Improving Population-Level Remission

Figure 3 demonstrates that multiple large gaps impede the effective clinical resolution of depression in primary care patients. With the combination of low clinical recognition of depression, failure to initiate depression treatment, inadequate depression treatment, and depression treatment failure, 15 out of 16 primary care patients with depression continue to have unresolved depressive symptoms.
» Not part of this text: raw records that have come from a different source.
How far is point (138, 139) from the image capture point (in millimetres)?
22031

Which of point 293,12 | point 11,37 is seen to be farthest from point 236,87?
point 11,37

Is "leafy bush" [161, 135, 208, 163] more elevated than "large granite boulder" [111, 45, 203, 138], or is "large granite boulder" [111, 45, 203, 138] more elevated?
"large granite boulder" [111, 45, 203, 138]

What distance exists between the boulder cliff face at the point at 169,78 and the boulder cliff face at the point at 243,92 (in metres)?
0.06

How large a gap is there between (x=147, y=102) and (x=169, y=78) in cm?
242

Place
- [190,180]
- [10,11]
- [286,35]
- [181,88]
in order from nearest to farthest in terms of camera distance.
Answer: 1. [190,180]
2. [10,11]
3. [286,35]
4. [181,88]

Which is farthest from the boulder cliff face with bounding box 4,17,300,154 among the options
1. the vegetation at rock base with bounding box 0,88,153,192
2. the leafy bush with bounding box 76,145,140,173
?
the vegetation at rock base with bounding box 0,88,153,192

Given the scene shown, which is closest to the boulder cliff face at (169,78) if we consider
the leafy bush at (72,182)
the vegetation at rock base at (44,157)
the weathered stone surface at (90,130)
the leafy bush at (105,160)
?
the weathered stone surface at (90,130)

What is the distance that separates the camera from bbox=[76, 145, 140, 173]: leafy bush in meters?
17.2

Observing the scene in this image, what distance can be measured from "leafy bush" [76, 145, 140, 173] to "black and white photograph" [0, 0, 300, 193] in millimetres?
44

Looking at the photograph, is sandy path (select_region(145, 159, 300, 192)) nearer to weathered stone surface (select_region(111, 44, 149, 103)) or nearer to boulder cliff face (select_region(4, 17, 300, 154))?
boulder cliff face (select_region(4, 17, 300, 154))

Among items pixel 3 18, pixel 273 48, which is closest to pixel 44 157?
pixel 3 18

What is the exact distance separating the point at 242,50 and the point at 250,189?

Figure 5 illustrates the hypothetical impact of different types of interventions to try to improve population-level depression remission rates. Interventions singly focused on increasing clinical recognition through screening (1), increasing treatment initiation (2), and improving adequacy of treatment (3), with each achieving a hypothetical 80% success rate in its target indicator, would all modestly increase overall remission rates. Based on the model, improving adequacy of treatment to 80% would have the largest single impact, doubling remission rates to 12%. Given that our model reflects a fairly generous definition of adequacy, this is likely to be an underestimate of the actual gains achievable by focusing on improving adequacy. Efforts to develop more efficacious treatments (4) would have marginal impact on remission rates. However, substantial gains in depression remission rates could only be achieved by targeting multiple gaps. An intervention that increased clinical recognition, treatment initiation, and treatment adequacy (1-3) all to 80% would increase remission rates from 6% to 33%.

Figure 5
The hypothetical impact of various strategies to increase depression remission rates

Achieving such an improvement on multiple fronts would likely require service delivery changes in primary care. Such an effort might include routine screening for depression linked to confirmatory assessments for those with positive depression screens and collaborative care approaches to ensuring timely initiation and adequacy of depression treatment. Such collaborative care and algorithmic decision support approaches for delivering high-quality depression treatment in non-psychiatric settings, including primary and chronic medical care, have proven both efficacious and effective.[22,25-27]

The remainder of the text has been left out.